(Task requirements): The whole answer is the data below, retyped exactly.

(Data section):
########

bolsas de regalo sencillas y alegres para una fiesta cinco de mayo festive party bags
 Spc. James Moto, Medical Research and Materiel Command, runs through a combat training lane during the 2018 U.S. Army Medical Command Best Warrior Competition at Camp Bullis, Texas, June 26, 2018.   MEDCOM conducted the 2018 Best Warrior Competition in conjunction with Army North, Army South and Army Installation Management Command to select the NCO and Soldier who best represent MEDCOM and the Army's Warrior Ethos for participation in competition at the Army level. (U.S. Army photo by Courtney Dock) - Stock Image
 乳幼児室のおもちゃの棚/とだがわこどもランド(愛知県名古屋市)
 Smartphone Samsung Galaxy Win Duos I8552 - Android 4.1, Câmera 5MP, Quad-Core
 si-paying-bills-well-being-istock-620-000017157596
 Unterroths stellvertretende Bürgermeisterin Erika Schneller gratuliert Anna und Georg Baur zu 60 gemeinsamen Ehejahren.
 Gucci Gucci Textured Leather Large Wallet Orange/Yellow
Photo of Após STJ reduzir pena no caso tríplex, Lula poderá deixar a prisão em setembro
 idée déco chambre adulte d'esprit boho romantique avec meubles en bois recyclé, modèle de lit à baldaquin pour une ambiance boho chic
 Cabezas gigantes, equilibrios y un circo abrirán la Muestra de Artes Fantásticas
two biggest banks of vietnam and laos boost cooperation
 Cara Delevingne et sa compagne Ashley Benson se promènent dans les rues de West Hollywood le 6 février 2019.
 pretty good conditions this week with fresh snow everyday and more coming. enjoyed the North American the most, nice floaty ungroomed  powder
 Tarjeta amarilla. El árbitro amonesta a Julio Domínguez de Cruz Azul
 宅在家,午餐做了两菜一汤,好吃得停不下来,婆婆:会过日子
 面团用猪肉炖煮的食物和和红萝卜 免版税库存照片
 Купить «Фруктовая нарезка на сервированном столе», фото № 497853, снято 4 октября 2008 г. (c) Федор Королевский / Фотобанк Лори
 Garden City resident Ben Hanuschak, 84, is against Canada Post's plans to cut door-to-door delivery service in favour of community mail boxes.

########

(Task response):
bolsas de regalo sencillas y alegres para una fiesta cinco de mayo festive party bags
 Spc. James Moto, Medical Research and Materiel Command, runs through a combat training lane during the 2018 U.S. Army Medical Command Best Warrior Competition at Camp Bullis, Texas, June 26, 2018.   MEDCOM conducted the 2018 Best Warrior Competition in conjunction with Army North, Army South and Army Installation Management Command to select the NCO and Soldier who best represent MEDCOM and the Army's Warrior Ethos for participation in competition at the Army level. (U.S. Army photo by Courtney Dock) - Stock Image
 乳幼児室のおもちゃの棚/とだがわこどもランド(愛知県名古屋市)
 Smartphone Samsung Galaxy Win Duos I8552 - Android 4.1, Câmera 5MP, Quad-Core
 si-paying-bills-well-being-istock-620-000017157596
 Unterroths stellvertretende Bürgermeisterin Erika Schneller gratuliert Anna und Georg Baur zu 60 gemeinsamen Ehejahren.
 Gucci Gucci Textured Leather Large Wallet Orange/Yellow
Photo of Após STJ reduzir pena no caso tríplex, Lula poderá deixar a prisão em setembro
 idée déco chambre adulte d'esprit boho romantique avec meubles en bois recyclé, modèle de lit à baldaquin pour une ambiance boho chic
 Cabezas gigantes, equilibrios y un circo abrirán la Muestra de Artes Fantásticas
two biggest banks of vietnam and laos boost cooperation
 Cara Delevingne et sa compagne Ashley Benson se promènent dans les rues de West Hollywood le 6 février 2019.
 pretty good conditions this week with fresh snow everyday and more coming. enjoyed the North American the most, nice floaty ungroomed  powder
 Tarjeta amarilla. El árbitro amonesta a Julio Domínguez de Cruz Azul
 宅在家,午餐做了两菜一汤,好吃得停不下来,婆婆:会过日子
 面团用猪肉炖煮的食物和和红萝卜 免版税库存照片
 Купить «Фруктовая нарезка на сервированном столе», фото № 497853, снято 4 октября 2008 г. (c) Федор Королевский / Фотобанк Лори
 Garden City resident Ben Hanuschak, 84, is against Canada Post's plans to cut door-to-door delivery service in favour of community mail boxes.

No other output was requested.